Every entry must be repeated exactly. Exclude all pictures.

_Data extracted from a collection_:
......
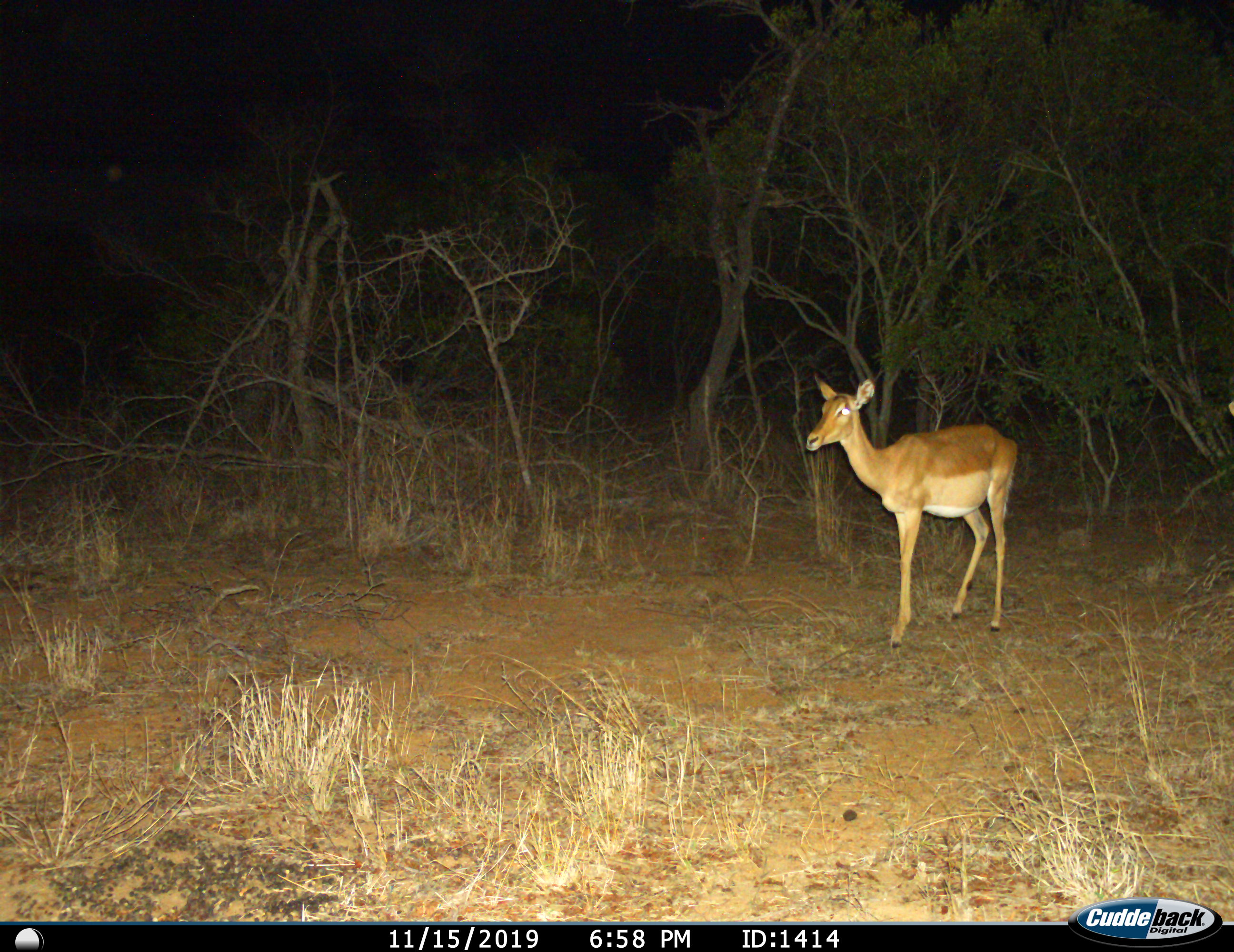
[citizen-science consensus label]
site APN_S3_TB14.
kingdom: Animalia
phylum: Chordata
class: Mammalia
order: Artiodactyla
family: Bovidae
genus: Aepyceros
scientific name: Aepyceros melampus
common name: impala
Impala (Aepyceros melampus), count 1. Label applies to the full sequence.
......
_RESULT_:
[citizen-science consensus label]
site APN_S3_TB14.
kingdom: Animalia
phylum: Chordata
class: Mammalia
order: Artiodactyla
family: Bovidae
genus: Aepyceros
scientific name: Aepyceros melampus
common name: impala
Impala (Aepyceros melampus), count 1. Label applies to the full sequence.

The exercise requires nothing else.